Consider the innocents.

When my family moved to New Orleans three years ago, we learned quickly not to spend too much time watching the news. It was just too depressing. Everyday, it seemed, a murder of some sort was reported in the metro area. One in particular stood out, and stopped us from watching the local news completely.

There was a drive-by shooting. A couple of young men drove by a house, the house of someone they knew…someone that at one point was a friend, but they had had a falling out. The shooters shot into the house, peppering it with bullets. Most of the residents in the house survived with non-lethal injuries. One did not.

A six year old boy had just gone to bed. His room faced the street. He didn’t know to hit the ground when the gunshots rang out. He had nothing to do with the argument between the astranged friends. He was an innocent.

And that night a bullet hit him in the head.

I’ll never forget that story. I don’t even know that boy’s name. But it made me realize how quickly people are to ignore the innocents surrounding them. In their blind anger, tunnel-visioned fury, they destroy much more than they ever intended. Once it’s destroyed, it cannot come back.

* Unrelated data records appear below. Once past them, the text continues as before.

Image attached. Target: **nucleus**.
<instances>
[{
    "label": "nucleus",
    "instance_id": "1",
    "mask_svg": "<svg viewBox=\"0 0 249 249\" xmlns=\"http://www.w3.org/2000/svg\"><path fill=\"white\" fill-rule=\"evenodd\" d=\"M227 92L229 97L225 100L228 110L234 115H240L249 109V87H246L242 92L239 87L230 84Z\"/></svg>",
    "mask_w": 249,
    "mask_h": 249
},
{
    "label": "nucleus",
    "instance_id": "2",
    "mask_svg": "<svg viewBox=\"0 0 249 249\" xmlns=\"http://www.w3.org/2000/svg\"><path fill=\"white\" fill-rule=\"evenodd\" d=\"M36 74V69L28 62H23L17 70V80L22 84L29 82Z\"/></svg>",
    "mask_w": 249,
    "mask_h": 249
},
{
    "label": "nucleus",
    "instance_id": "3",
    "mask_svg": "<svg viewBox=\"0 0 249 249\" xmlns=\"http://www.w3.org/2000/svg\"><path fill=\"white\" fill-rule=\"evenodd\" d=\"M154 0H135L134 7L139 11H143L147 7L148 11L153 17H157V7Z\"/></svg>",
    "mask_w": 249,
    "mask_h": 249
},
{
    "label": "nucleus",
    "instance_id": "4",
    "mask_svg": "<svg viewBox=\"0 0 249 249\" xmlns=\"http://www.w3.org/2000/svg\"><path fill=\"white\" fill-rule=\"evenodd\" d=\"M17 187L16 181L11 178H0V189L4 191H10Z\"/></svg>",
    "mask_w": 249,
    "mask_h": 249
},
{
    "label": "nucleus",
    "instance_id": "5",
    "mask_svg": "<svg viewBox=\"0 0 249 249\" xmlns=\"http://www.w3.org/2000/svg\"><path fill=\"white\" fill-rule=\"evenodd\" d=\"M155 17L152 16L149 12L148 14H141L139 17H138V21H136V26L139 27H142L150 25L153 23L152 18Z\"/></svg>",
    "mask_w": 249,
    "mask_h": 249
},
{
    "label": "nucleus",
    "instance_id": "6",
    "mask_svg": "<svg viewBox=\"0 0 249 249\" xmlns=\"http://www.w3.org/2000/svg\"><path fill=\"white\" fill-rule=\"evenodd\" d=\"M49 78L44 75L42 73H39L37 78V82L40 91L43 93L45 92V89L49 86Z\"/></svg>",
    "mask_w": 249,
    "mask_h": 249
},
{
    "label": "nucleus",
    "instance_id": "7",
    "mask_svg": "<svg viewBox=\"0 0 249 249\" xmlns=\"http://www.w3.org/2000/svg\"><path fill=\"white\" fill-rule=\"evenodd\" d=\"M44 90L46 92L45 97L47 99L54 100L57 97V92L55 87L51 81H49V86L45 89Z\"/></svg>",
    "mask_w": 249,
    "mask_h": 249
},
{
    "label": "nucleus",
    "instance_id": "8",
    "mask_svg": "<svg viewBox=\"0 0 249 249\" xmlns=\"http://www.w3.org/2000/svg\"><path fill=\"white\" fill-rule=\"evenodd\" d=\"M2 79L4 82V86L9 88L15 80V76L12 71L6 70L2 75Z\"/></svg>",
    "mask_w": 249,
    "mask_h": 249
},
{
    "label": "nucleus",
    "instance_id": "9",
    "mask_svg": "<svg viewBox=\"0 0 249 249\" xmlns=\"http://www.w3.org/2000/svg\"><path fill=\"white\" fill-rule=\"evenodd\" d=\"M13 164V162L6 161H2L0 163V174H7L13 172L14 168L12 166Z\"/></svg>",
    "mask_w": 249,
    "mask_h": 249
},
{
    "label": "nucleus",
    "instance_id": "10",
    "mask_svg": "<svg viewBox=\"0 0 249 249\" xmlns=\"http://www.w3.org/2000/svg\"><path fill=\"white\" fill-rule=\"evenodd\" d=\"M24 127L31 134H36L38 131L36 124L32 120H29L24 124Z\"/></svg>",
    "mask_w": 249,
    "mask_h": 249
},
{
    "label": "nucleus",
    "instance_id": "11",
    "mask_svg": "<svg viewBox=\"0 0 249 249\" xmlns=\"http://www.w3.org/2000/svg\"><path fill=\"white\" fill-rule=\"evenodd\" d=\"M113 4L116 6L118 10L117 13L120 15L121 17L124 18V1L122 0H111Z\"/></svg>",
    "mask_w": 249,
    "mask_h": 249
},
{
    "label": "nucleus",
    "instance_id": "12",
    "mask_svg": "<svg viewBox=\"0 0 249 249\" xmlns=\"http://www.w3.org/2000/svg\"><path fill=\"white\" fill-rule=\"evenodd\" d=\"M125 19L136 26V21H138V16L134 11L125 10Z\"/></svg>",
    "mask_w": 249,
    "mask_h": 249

How careless can we be with our words? Striking out at others in passive aggressive ways, tearing each other down, and shoving the faces of former friends into the dirt, all the while wearing the smile of good intentions or carrying our sword of righteous indignation or calling it good natured debate.

And what we don’t realize…what we don’t see…are the innocents that get caught up, torn down, and shoved into the dirt at the same time.

What are we doing with our selfish need to be right? What are we doing with our crusade to prove others wrong? What are we doing with our dogmatic drive to be better, more successful, more powerful, more popular, or be the king of the mountain? What are we doing? We’re losing our real friends who stand by watching us destroy people they love as much as they love us.

A friend came to me seeking advice. She’s upset. She’s hurt. And she’s never spoken a cross word to anyone that I know of. She has friends on the one hand and friends on the other. Friends who are attacking each other and tearing each other down in the subtle passive aggressive way that only writers can do. She’s watching these friends acting like petty children, trying to get their way by proving the other wrong, or making themselves sound like the more mature and bigger person. Her “friends” are slowly destroying their friendship with her. How can she maintain peace with friends who can’t stand one another?

And to top it all off, some of these friends are starting to push away from her because she won’t distance herself from the other friends. She’s being pulled in two. And she hates it.

Here I am. Friends with ALL of them. Hanging out on the sideline. Watching them tear each other down. Watching them draw and quarter another soft-spoken friend who only wants to create peace.

And I say ENOUGH!

Stop it. Please just stop it. Your words between each other are hurting your innocent friends. Your snide battle is causing deeper trenches than you realize. Stop being petty. Stop trying to be right. And go mend the friendships you’re messing up.

Don’t be that drive-by shooter. Consider the innocents before you fire.